--- Page excerpt Enclosed Below ---

Known widely as the Pleiades, Seven Sisters, Subaru, or even Messier 45 – after a list compiled by 18th century French astronomer Charles Messier – the few visible stars are among about 1000 in the cluster, loosely bound by gravity, according to Nasa.
Space.com said stars in the group – about 410 light years away – were all born about the same time from a gigantic cloud of gas and dust. The brightest stars that glowed a hot blue formed within the past 100 million years, and had lifespans of only a few hundred million years.
With sharp eyes and a clear, dark sky, it was possible to spot up to 12 of the stars in the group unaided.
Māori astronomy expert Dr Rangi Mātāmua talks of nine stars of Matariki that are significant as part of marking the Māori New Year.
When is Matariki visible from New Zealand?
Astronomer and Otago Museum director Dr Ian Griffin said he had seen Matariki and photographed it early Saturday. “It was relatively easy to see.”
It was a cold, clear night, and dark until about 7.30am. Matariki started to be visible about 6.30am. By Friday it would be rising about half an hour earlier.
Stardome astronomy educator Olive Karena-Lockyer said the star cluster Matariki was visible for 11 months of the year.
When it first reappeared it could be seen for only a short time in the northeast, just before the Sun rose.
People could see the main Matariki stars unaided, although the level of light pollution was a factor in how much they saw, Karena-Lockyer said.
“It’s something people can go and look at without any technology… But if you did want a bit of technology, binoculars would be the way to go.”
John Drummond, of Gisborne Astro Tours, said Matariki rose four minutes earlier every night. By February the cluster was rising in the evening sky, and was in the night sky for many hours.
What does the reappearance of Matariki herald?

--- End of Enclosed Page excerpt ---
--- Data excerpts Enclosed Below ---

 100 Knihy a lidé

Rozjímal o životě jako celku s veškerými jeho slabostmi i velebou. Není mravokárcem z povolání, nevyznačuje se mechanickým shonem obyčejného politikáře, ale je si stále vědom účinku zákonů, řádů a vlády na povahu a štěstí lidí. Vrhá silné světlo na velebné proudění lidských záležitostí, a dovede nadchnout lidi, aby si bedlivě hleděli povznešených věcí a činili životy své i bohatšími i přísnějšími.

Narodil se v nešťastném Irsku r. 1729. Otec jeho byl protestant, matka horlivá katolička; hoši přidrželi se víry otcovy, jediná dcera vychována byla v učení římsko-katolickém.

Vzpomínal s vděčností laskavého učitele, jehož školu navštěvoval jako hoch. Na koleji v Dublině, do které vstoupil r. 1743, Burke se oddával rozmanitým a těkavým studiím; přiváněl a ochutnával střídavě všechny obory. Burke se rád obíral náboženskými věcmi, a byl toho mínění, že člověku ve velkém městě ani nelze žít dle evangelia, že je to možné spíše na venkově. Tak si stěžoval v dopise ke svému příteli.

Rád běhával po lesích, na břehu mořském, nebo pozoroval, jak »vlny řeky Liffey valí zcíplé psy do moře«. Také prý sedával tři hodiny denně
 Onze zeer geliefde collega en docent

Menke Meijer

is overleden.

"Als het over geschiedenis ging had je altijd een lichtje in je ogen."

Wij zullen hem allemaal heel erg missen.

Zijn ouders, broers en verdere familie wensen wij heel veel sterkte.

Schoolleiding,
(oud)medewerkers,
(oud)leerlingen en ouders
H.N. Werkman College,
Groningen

--- End of Enclosed Data excerpts ---

Work instruction - In the Matariki article, how much earlier does the cluster rise each night?

Your solution - Four minutes earlier every night.